Revue de 100 Nights of Hero – une fable touchante de…

Revue de 100 Nights of Hero – une fable touchante de…

Personne ne pourrait accuser la scénariste et réalisatrice Julia Jackman de manque d’ambition. Son deuxième long métrage, tourné avec le flair visuel et la drôlerie pince-sans-rire de Wes Anderson ou Yorgos Lanthimos, est basé sur un roman graphique qui réinterprète les Mille et une nuits comme un conte de fées queer sur un royaume qui supprime l'éducation des femmes au service d'une divinité cruelle semblable à un oiseau, raconté par une personnification d'une lune violette… et il met en vedette Charli XCX. Même si cela ressemble à un mélange d'idées et d'influences contradictoires, en seulement 90 minutes, Jackman parvient miraculeusement à tisser ces fils disparates ensemble dans une fable imaginative, drôle et véritablement touchante sur la libération des femmes queer.

Après juste une touche de mise en table mettant en vedette un camée de Richard E. Grant dans le rôle du dieu connu sous le nom de Birdman, nous sommes projetés dans un royaume sans nom où il est interdit aux femmes de lire ou d'écrire.
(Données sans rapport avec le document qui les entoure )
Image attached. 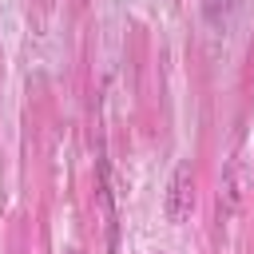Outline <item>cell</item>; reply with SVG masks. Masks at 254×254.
Masks as SVG:
<instances>
[{"label": "cell", "mask_w": 254, "mask_h": 254, "mask_svg": "<svg viewBox=\"0 0 254 254\" xmlns=\"http://www.w3.org/2000/svg\"><path fill=\"white\" fill-rule=\"evenodd\" d=\"M190 210H194V175H190V163H179L171 175V187H167V218L187 222Z\"/></svg>", "instance_id": "6da1fadb"}]
</instances>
Cela ressemble plutôt à un trip acide élisabéthain, tout en boiseries sombres, collerettes, perles et manches bouffantes éclairées par des rayons psychédéliques de lumière violette. Pensez à The Favorite ou aux premières sections d'Orlando, mais sur une partition de synthé scintillante.

Obtenez plus de petits mensonges blancs

La noble Cherry (Maika Monroe) doit avoir un héritier, sinon elle sera condamnée à la pendaison par les Beak Brothers, un ordre religieux qui donne à l'Inquisition espagnole un air positivement câlin. Mais son mari Jérôme (Amir El-Masry) ne consommera pas leur mariage, et sa servante dévouée et énigmatique Hero (une fée aux allures d'Emma Corrin) est son seul compagnon.

À l'insu de l'un ou l'autre, Jérôme et le seigneur espiègle Manfred (Nicholas Galitzine) parient qu'en l'absence de Jérôme, Manfred sera capable de séduire Cherry, sexuellement frustrée, en cent nuits. Galitzine est un régal ici en tant qu'intrus délicieusement sournois mais pas trop brillant, donnant une version plus large, encore plus idiote, de sa performance en tant que grimpeur social jacobéen dans la série HBO Mary and George de l'année dernière.

Corrin et Monroe, qui ont une excellente alchimie, jouent sagement plus directement (hum) que Galitzine. Leur partie d'échecs chargée d'érotisme commence ; un signal secret entre eux permet à Hero de contrecarrer les avances amoureuses de Manfred en les régalant d'un conte populaire à chacune de ces cent nuits. Ce conte prend vie avec des visuels luxuriants de type préraphaélite, alors que la pop It Girl Charli XCX incarne l'une des trois sœurs qui résistent à l'assujettissement patriarcal grâce à leur alphabétisation secrète. Mais Cherry devrait-elle céder au péché de son propre plaisir en couchant avec Manfred, s'assurant ainsi un héritier et sauvant sa propre vie ? Ou sera-t-elle exécutée malgré tout à cause de sa trahison ? C'est toute une situation difficile.

Aussi long et épineux que tout cela puisse paraître, l’histoire se déroule à une vitesse vertigineuse, sans jamais s’ennuyer. Jackman entrelace habilement ses multiples fils narratifs et se livre (gratuitement) à des montages oniriques et oniriques d'images et de sons, comme si l'histoire de Cherry et Hero faisait partie d'une longue lignée d'histoires de femmes rebelles résonnant à travers les générations. Elle réussit l'équilibre tonal délicat entre sincérité et humour, entre intimité et fantaisie épique, culminant dans une sorte alternative douce mais jamais sucrée de bonheur pour toujours.